* Start *

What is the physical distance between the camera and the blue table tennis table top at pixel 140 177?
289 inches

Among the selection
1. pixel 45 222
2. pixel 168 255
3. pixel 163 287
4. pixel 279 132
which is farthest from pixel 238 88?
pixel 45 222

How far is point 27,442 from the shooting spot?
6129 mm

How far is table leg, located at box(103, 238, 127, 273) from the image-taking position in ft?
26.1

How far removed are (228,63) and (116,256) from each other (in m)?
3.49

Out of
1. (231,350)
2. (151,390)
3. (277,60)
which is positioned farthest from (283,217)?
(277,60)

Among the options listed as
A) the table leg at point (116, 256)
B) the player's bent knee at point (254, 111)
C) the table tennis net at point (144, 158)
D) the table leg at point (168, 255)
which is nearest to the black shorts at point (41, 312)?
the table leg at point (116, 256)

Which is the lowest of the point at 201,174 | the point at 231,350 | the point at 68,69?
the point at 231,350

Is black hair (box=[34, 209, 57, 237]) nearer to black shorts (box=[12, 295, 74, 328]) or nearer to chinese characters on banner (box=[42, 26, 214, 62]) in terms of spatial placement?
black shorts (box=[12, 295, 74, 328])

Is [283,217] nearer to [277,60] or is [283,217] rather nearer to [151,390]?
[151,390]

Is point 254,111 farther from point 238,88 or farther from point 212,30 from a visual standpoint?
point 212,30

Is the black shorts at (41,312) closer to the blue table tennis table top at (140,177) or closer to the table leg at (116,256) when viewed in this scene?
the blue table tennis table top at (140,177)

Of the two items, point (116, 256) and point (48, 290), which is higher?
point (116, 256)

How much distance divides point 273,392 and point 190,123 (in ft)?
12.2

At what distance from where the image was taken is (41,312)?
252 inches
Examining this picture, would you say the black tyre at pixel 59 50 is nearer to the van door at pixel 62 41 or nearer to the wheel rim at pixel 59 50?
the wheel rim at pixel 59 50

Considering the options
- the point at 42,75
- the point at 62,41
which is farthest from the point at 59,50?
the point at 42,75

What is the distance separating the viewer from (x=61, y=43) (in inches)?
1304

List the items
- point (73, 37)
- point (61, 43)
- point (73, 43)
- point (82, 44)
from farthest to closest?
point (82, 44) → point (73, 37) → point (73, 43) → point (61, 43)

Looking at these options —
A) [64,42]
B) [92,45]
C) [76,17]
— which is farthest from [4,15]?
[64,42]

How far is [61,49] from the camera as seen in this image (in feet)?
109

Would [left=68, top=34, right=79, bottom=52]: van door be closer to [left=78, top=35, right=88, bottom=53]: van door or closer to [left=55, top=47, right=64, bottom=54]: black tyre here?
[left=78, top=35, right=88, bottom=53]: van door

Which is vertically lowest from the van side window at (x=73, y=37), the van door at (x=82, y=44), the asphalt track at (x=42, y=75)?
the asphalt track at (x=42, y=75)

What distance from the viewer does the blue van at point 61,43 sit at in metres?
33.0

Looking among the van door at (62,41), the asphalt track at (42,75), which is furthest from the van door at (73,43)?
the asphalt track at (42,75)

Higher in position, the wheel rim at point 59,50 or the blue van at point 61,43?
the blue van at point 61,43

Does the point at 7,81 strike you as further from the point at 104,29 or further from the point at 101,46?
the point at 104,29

* End *

● Set exercise
Revise all the records above by replacing "table tennis net" with "ping-pong net", leaving everything else unchanged.

● Solution to this problem
What is the physical distance between the camera and the blue table tennis table top at pixel 140 177?
289 inches

Among the selection
1. pixel 45 222
2. pixel 168 255
3. pixel 163 287
4. pixel 279 132
which is farthest from pixel 238 88?
pixel 45 222

How far is point 27,442 from the shooting spot?
6129 mm

How far is table leg, located at box(103, 238, 127, 273) from the image-taking position in ft?
26.1

How far removed are (228,63) and (116,256) from each other (in m)?
3.49

Out of
1. (231,350)
2. (151,390)
3. (277,60)
which is positioned farthest from (283,217)?
(277,60)

Among the options listed as
A) the table leg at point (116, 256)
B) the player's bent knee at point (254, 111)
C) the ping-pong net at point (144, 158)
D) the table leg at point (168, 255)
which is nearest to the black shorts at point (41, 312)?
the table leg at point (116, 256)

Which is the lowest of the point at 201,174 | the point at 231,350 | the point at 68,69?
the point at 231,350

Is black hair (box=[34, 209, 57, 237]) nearer to black shorts (box=[12, 295, 74, 328]) or nearer to chinese characters on banner (box=[42, 26, 214, 62]) in terms of spatial placement?
black shorts (box=[12, 295, 74, 328])

Is [283,217] nearer to [277,60] or is [283,217] rather nearer to [151,390]?
[151,390]

Is point 254,111 farther from point 238,88 or farther from point 212,30 from a visual standpoint?
point 212,30

Is the black shorts at (41,312) closer to the blue table tennis table top at (140,177) or closer to the table leg at (116,256) when viewed in this scene?
the blue table tennis table top at (140,177)

Of the two items, point (116, 256) and point (48, 290), which is higher?
point (116, 256)

How much distance divides point 273,392 and point 190,123 (in ft)?
12.2

At what distance from where the image was taken is (41,312)?
252 inches
Examining this picture, would you say the black tyre at pixel 59 50 is nearer to the van door at pixel 62 41 or nearer to the wheel rim at pixel 59 50?
the wheel rim at pixel 59 50

Considering the options
- the point at 42,75
- the point at 62,41
which is farthest from the point at 59,50?
the point at 42,75

What is the distance separating the viewer from (x=61, y=43) (in inches)?
1304

List the items
- point (73, 37)
- point (61, 43)
- point (73, 43)
- point (82, 44)
from farthest to closest?
point (82, 44) → point (73, 37) → point (73, 43) → point (61, 43)

Looking at these options —
A) [64,42]
B) [92,45]
C) [76,17]
— which is farthest from [4,15]?
[64,42]

How far is [61,49] from the camera as seen in this image (in feet)?
109

Would [left=68, top=34, right=79, bottom=52]: van door be closer to [left=78, top=35, right=88, bottom=53]: van door or closer to [left=55, top=47, right=64, bottom=54]: black tyre here?
[left=78, top=35, right=88, bottom=53]: van door

Which is vertically lowest from the van side window at (x=73, y=37), the van door at (x=82, y=44), the asphalt track at (x=42, y=75)?
the asphalt track at (x=42, y=75)

What distance from the viewer does the blue van at point 61,43 sit at in metres?
33.0

Looking among the van door at (62,41), the asphalt track at (42,75), which is furthest from the van door at (73,43)?
the asphalt track at (42,75)

Higher in position, the wheel rim at point 59,50 or the blue van at point 61,43?
the blue van at point 61,43

Does the point at 7,81 strike you as further from the point at 104,29 or further from the point at 101,46?
the point at 104,29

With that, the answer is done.